Charsets and Unicode Identifiers in Java

Pravin Jain

Oct. 06, 20 · Analysis

Likes (5)

Comment

Save

11.1K Views

Char Data Type

The char data type in a programming language is used to represent a unit of text. How is text data represented? The text data is represented as sequence of characters. The char data type is simply a numeric value of the character from a character set.

Character Sets

What is a character set? A character set is a collection of a unit of text(character), which are assigned some unique numeric value. There are various character sets available. The most commonly known character set is the ASCII (American Standard Code for Information Interchange) character set, which assigns only 128 characters (including the control characters) to the numeric values in the range from 0 — 127. Not all characters in a character set are printable. Character sets also include control characters. e.g. we have characters for a carriage-return, line-feed, form-feed, tab, bell etc. These are not having a print position, but give effect to position of next character or some such function.

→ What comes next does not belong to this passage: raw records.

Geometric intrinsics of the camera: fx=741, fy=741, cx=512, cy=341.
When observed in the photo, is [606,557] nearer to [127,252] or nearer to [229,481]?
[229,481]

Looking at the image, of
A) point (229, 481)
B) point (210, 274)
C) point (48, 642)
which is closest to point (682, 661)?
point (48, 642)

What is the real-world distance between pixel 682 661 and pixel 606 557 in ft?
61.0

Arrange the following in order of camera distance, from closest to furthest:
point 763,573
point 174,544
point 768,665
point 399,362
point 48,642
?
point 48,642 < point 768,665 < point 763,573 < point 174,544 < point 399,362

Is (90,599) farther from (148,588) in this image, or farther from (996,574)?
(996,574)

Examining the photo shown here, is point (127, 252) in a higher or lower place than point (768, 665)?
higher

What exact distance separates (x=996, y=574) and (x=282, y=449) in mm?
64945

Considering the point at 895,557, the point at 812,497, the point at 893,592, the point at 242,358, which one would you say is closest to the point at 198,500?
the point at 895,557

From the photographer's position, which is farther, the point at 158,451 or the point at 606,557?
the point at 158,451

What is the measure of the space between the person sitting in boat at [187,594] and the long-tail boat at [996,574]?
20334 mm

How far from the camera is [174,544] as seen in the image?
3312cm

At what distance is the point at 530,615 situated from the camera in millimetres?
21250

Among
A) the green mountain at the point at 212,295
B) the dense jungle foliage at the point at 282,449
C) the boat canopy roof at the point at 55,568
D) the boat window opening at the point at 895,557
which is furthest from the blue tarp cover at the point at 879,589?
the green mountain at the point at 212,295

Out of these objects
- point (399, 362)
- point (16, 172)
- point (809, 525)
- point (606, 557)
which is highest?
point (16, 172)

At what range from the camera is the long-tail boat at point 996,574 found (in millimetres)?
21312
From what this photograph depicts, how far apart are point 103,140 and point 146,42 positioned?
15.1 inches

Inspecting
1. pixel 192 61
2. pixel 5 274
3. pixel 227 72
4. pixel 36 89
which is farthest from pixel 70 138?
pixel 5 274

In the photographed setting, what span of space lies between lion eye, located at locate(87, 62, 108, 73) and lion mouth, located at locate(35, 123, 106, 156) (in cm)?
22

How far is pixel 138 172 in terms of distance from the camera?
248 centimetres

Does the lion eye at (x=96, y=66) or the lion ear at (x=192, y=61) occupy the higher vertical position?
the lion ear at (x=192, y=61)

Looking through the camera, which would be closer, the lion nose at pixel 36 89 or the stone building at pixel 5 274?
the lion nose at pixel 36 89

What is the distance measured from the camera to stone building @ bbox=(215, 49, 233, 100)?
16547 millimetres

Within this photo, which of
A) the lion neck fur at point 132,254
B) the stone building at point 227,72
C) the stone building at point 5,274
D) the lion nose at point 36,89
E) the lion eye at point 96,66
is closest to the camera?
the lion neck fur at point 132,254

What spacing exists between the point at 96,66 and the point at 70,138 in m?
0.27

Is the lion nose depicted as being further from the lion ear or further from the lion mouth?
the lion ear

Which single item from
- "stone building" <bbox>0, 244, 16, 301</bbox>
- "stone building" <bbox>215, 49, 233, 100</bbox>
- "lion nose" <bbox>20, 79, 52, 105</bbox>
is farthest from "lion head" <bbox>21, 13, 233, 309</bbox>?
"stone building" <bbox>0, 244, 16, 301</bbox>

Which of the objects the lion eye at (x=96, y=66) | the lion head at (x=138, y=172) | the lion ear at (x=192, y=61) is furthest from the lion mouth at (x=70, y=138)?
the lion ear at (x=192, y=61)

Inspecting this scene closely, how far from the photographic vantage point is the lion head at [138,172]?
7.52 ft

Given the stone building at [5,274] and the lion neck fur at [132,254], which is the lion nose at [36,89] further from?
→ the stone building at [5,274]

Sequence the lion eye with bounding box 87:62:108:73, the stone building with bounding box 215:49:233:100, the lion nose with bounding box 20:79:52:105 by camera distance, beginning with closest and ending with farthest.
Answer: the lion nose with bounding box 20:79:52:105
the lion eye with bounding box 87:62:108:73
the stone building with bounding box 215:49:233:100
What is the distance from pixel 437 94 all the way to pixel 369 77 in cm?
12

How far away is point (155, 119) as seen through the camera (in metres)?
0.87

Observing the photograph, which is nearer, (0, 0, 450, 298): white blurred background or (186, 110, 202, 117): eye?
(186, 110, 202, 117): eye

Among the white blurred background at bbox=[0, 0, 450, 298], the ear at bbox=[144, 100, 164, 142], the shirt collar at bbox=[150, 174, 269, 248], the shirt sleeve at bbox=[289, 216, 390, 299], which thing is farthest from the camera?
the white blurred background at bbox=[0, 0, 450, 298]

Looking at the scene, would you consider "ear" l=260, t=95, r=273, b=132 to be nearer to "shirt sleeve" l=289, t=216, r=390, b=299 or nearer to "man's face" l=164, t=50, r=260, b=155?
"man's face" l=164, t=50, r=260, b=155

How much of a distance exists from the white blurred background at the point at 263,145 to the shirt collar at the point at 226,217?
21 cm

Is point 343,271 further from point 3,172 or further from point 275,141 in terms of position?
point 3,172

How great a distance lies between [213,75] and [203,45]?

In the initial days of computing each OS would support a particular character set and the most commonly supported character sets used to be ASCII or EBCDIC (Extended Binary Coded Decimal Interchange Code). Later ASCII and its extensions were adopted by most of the OSs. The ASCII character set included only the commonly used Latin characters and control characters. Each extension of the ASCII character set was catering to demands of a particular region/culture’s requirement of text representations. Most of these extensions of ASCII utilized the numeric values from 128 to 255 for the additional characters, specific to the region.

Some of the common examples of character sets which are extensions of ASCII are the ISO 8859 series, e.g. 8859-1 or Latin-1 caters to the Western European, 8859-2 or Latin-2 caters to Eastern European, 8859-3 or Latin-3 caters to Southern European, 8859-4 or Latin-4 caters to Northern European, 8859-5 or Cyrillic caters to Russian, Bulgarian, 8859-6 or Arabic, caters to the Arabic characters, 8859-7 or Greek, caters to the Greek characters, 8859-8 or Hebrew, caters to Hebrew characters, 8859-9 or Latin-5 caters to Turkish characters, 8859-10 or Latin-6 caters to Northern European, 8859-11 or Thai, caters to the Thai characters, 8859-13 or Latin-7 caters to Baltic, 8859-14 or Latin-8 caters to Celtic, 8859-15 or Latin-9 caters to Western European and 8859-16 or Latin-10 caters to Eastern European.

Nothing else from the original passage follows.